Aufgabenstellung:
Stelle die Zeilen ab der Zeile mit „What is the“ bis einschließlich der letzten Zeile der Einträge als Markdown-Tabelle mit den Spalten „Nummer“ und „Zeile“ dar. Leerzeilen lässt du weg.

Vorliegende Einträge:
○ ○ ○
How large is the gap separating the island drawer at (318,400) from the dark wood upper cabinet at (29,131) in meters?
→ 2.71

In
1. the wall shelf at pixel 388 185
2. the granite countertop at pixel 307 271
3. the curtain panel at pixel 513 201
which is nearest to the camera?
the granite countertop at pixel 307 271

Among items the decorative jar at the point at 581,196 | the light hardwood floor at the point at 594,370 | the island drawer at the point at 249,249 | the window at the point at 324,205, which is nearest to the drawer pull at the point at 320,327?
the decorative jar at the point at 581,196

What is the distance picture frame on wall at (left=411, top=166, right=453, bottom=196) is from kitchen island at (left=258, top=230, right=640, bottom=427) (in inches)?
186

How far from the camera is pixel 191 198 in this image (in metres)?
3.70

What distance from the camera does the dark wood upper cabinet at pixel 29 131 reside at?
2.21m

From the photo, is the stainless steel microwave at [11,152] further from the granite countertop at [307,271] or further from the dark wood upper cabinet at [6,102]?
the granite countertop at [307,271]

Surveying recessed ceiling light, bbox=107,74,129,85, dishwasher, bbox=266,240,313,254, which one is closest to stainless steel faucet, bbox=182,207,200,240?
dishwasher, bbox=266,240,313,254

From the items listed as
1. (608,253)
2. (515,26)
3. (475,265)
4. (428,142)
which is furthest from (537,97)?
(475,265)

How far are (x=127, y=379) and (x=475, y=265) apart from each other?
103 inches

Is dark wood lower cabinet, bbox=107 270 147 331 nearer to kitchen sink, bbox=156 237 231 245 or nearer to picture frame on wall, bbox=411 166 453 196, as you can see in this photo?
○ ○ ○
Lösung:
| Nummer | Zeile |
|---|---|
| 1 | What is the distance picture frame on wall at (left=411, top=166, right=453, bottom=196) is from kitchen island at (left=258, top=230, right=640, bottom=427) (in inches)? |
| 2 | 186 |
| 3 | How far from the camera is pixel 191 198 in this image (in metres)? |
| 4 | 3.70 |
| 5 | What distance from the camera does the dark wood upper cabinet at pixel 29 131 reside at? |
| 6 | 2.21m |
| 7 | From the photo, is the stainless steel microwave at [11,152] further from the granite countertop at [307,271] or further from the dark wood upper cabinet at [6,102]? |
| 8 | the granite countertop at [307,271] |
| 9 | Surveying recessed ceiling light, bbox=107,74,129,85, dishwasher, bbox=266,240,313,254, which one is closest to stainless steel faucet, bbox=182,207,200,240? |
| 10 | dishwasher, bbox=266,240,313,254 |
| 11 | From the items listed as |
| 12 | 1. (608,253) |
| 13 | 2. (515,26) |
| 14 | 3. (475,265) |
| 15 | 4. (428,142) |
| 16 | which is furthest from (537,97)? |
| 17 | (475,265) |
| 18 | How far are (x=127, y=379) and (x=475, y=265) apart from each other? |
| 19 | 103 inches |
| 20 | Is dark wood lower cabinet, bbox=107 270 147 331 nearer to kitchen sink, bbox=156 237 231 245 or nearer to picture frame on wall, bbox=411 166 453 196, as you can see in this photo? |